Abdullah Shaikh


2026

While Large Language Models (LLMs) excel in many general NLP tasks, their formal reasoning capabilities are often compromised by content effects, demonstrating a measurable bias towards real-world plausibility. In this paper, we present our system for SemEval-2026 Task 11, which evaluates the ability of models to disentangle formal logic from content across 12 languages with and without distractor premises. We address this challenge using mDeBERTa-v3 networks fine-tuned on a synthetic, rule-based dataset of syllogistic schemes to avoid the semantic noise of LLM-augmented data.

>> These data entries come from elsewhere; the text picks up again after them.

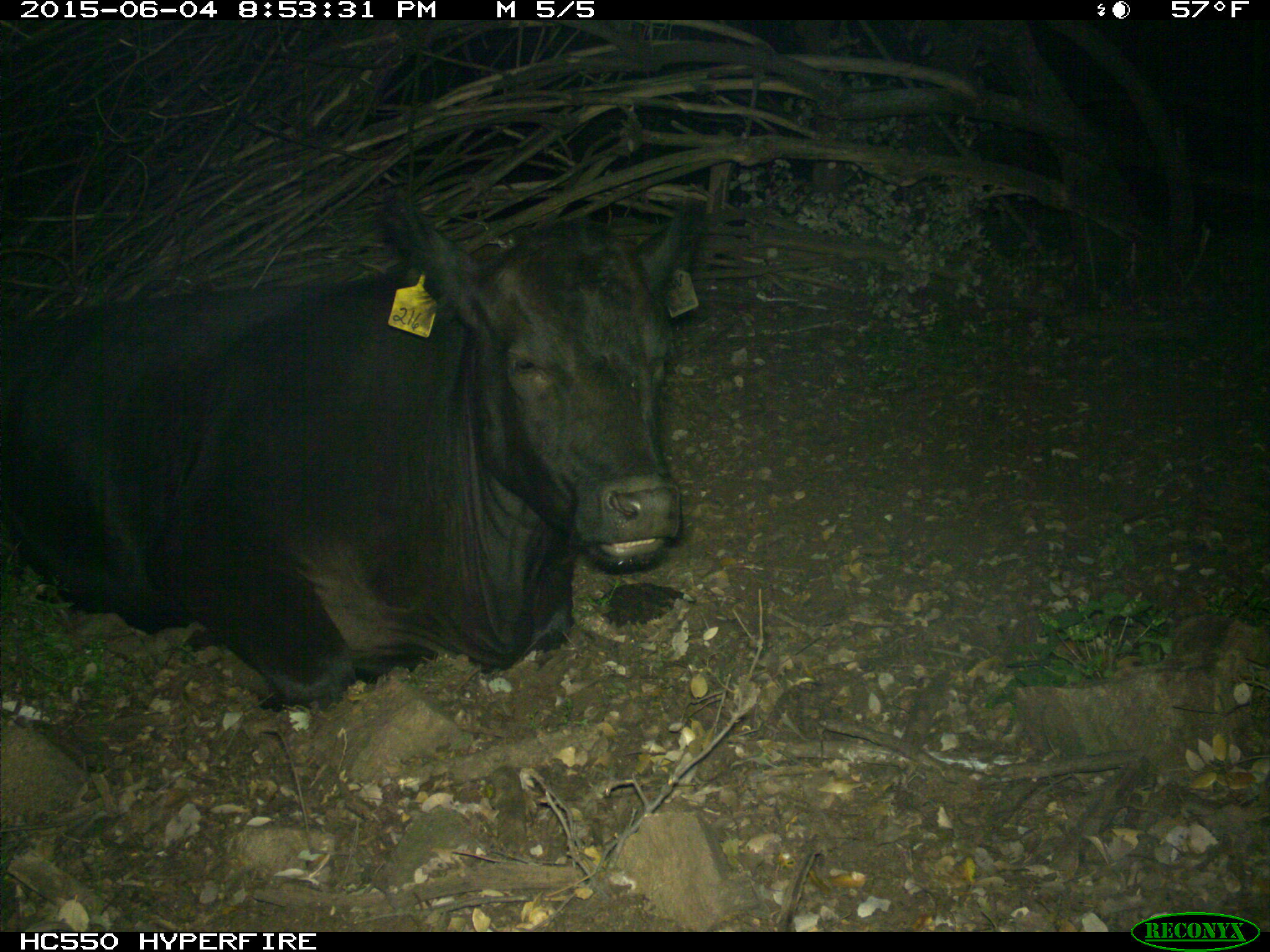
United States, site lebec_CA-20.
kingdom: Animalia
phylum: Chordata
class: Mammalia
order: Artiodactyla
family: Bovidae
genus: Bos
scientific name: Bos taurus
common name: domestic cow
Bos taurus (domestic cow).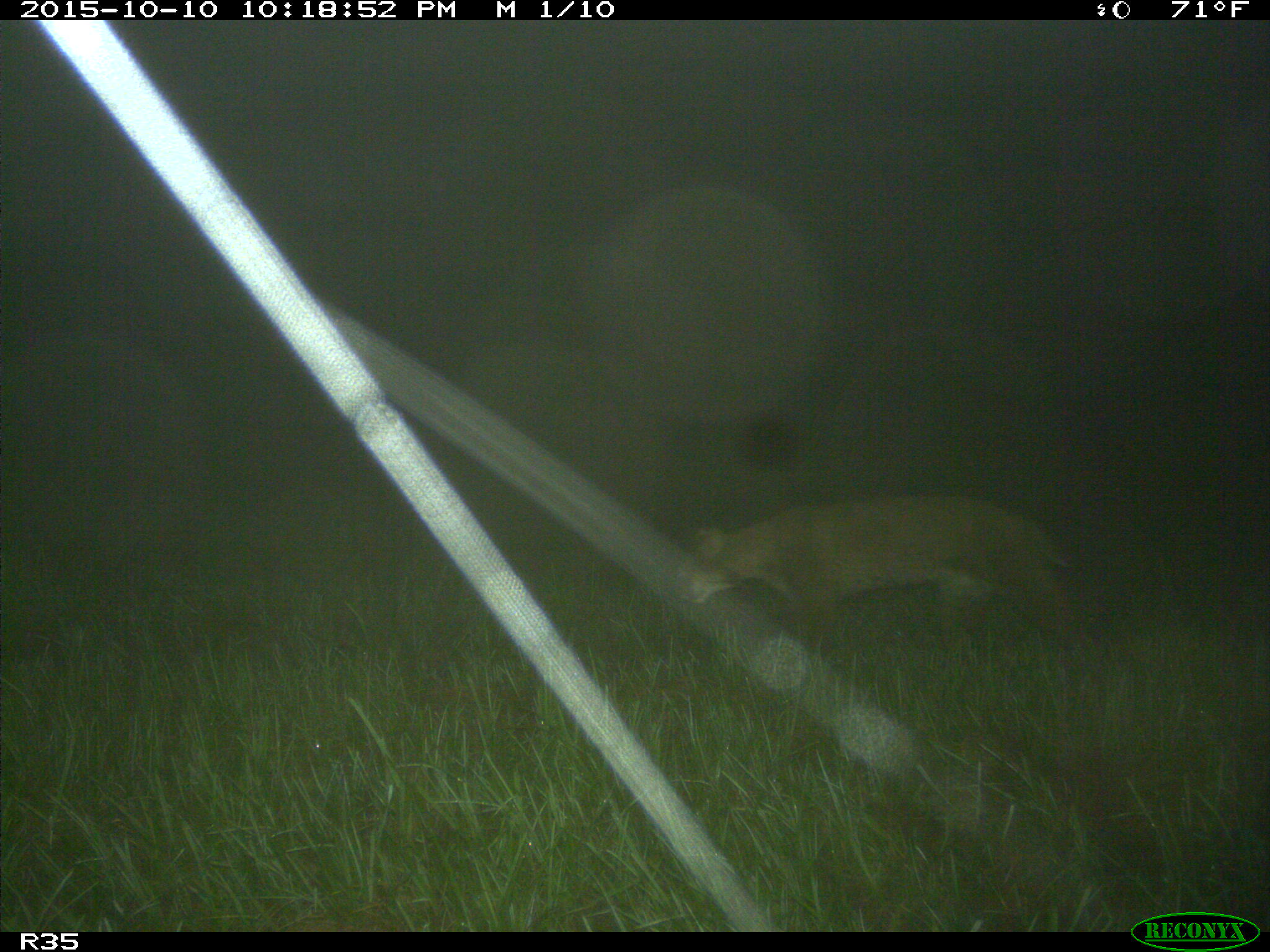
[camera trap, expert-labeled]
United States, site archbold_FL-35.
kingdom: Animalia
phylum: Chordata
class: Mammalia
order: Carnivora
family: Felidae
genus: Lynx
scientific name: Lynx rufus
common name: bobcat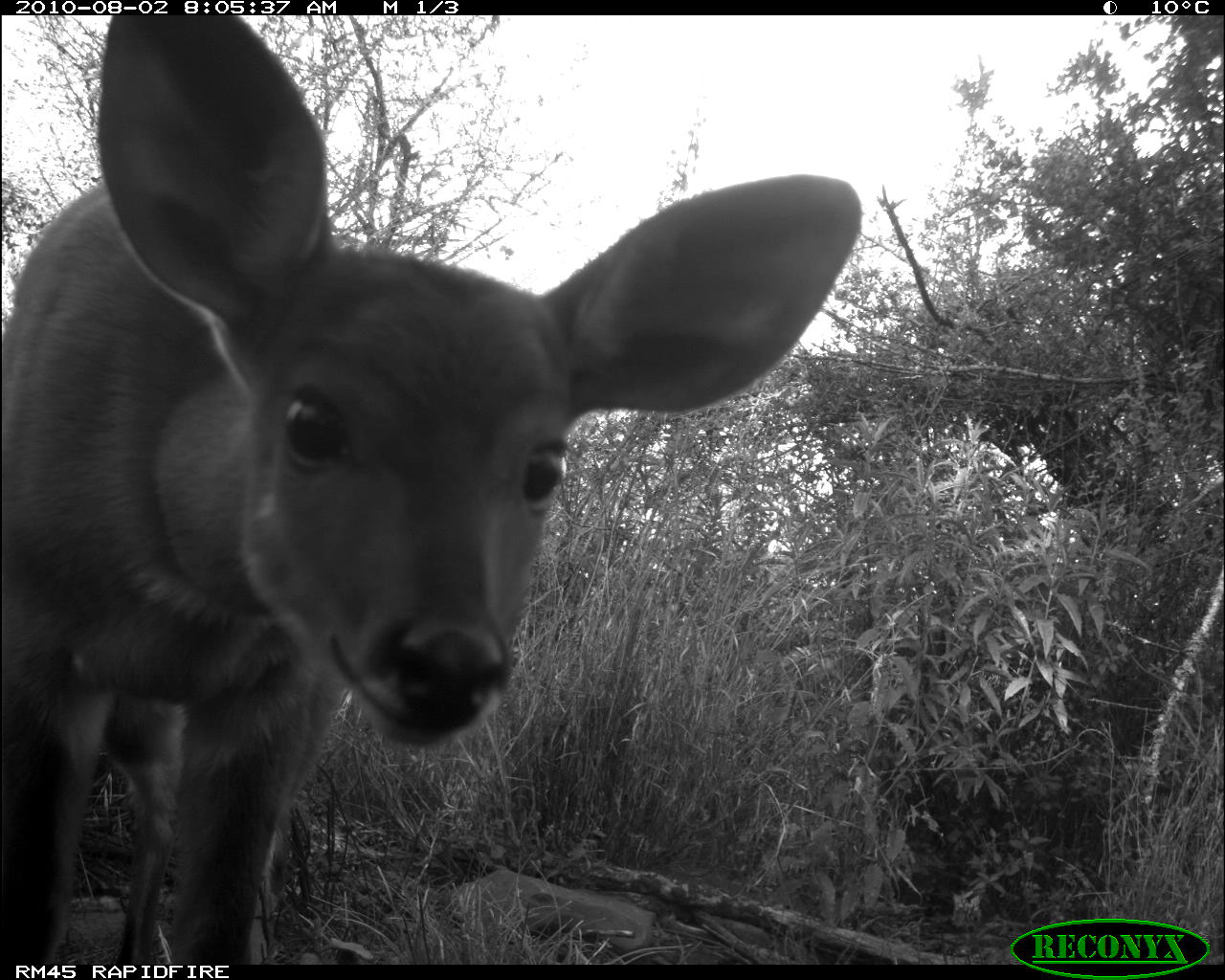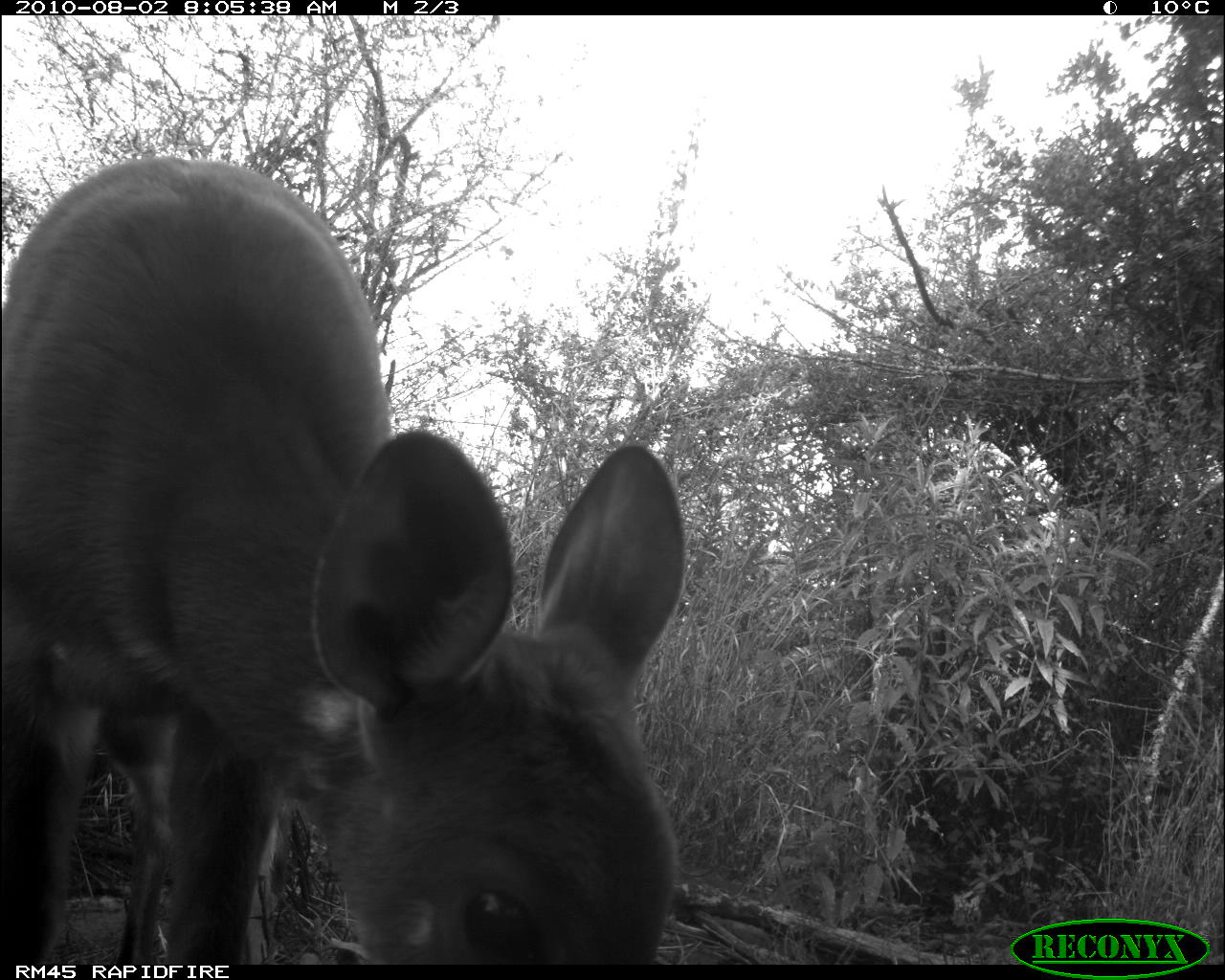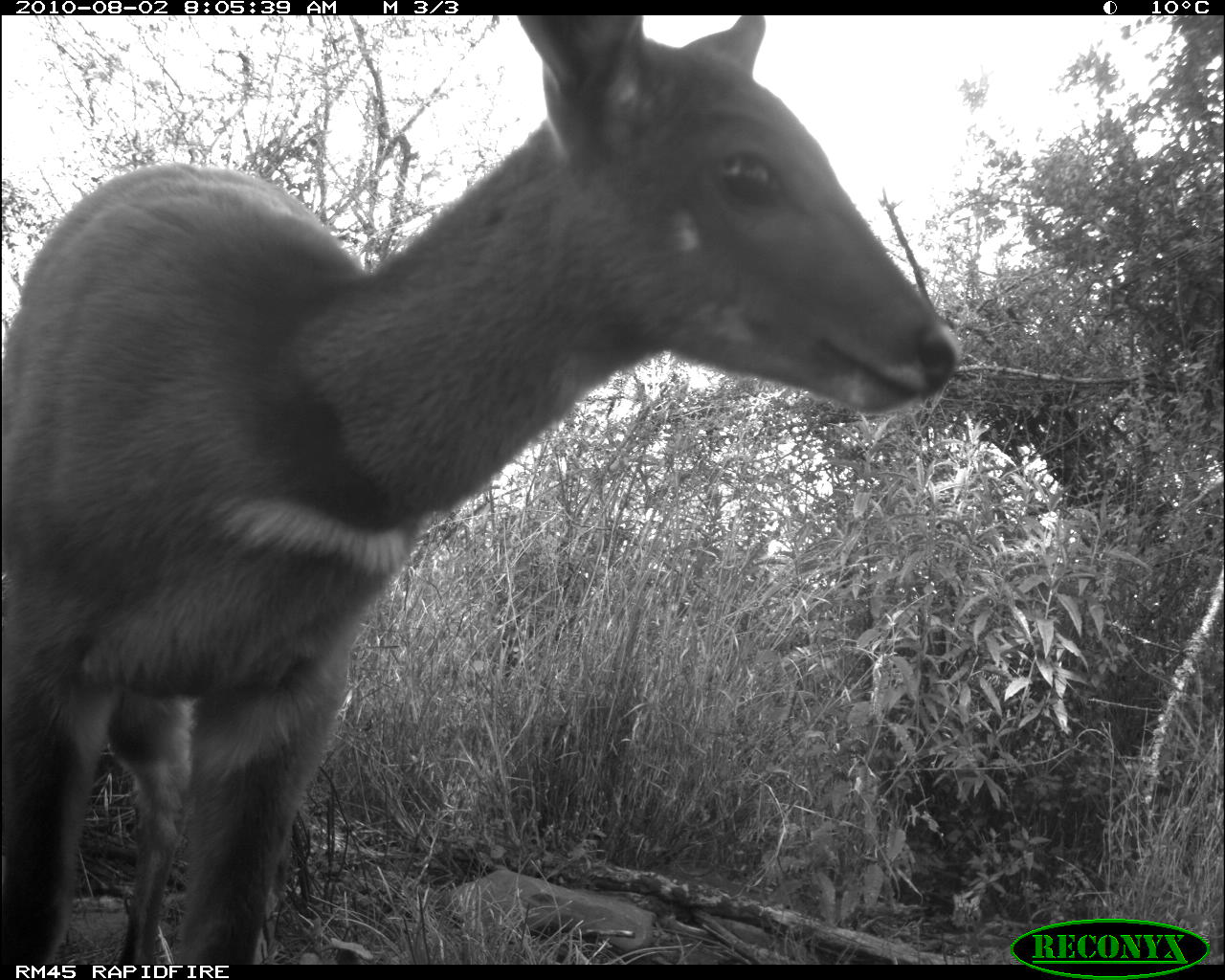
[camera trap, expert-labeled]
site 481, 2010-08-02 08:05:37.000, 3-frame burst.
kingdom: Animalia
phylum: Chordata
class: Mammalia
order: Artiodactyla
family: Bovidae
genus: Tragelaphus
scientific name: Tragelaphus scriptus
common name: bushbuck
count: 1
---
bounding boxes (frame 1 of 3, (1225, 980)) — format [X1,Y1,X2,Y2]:
tragelaphus scriptus: [0,15,866,963]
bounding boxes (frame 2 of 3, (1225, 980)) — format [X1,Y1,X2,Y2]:
tragelaphus scriptus: [0,153,688,957]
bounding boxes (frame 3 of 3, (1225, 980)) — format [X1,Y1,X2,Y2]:
tragelaphus scriptus: [0,14,966,961]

To explicitly decouple plausibility from logical structure, our training pipeline employs a multi-objective loss function combining Adaptive Group Distributionally Robust Optimization (DRO), a scheduled differentiable bias penalty, and KL-Divergence consistency regularization. Our system achieved #1 ranks and perfect Ranking Scores (100.0) with 0.00% bias and 100.0% accuracy on Subtask 1 (English), Subtask 2 (Noisy English), and Subtask 3 (Multilingual). On the highly complex Subtask 4 (Noisy Multilingual), the system achieved the 6th rank with 89.06% Accuracy and F1-score, alongside a limited 2.89% Bias and a 37.78 Ranking Score. Our dataset generation engine and codebase are publicly available to facilitate future work on robust logical reasoning.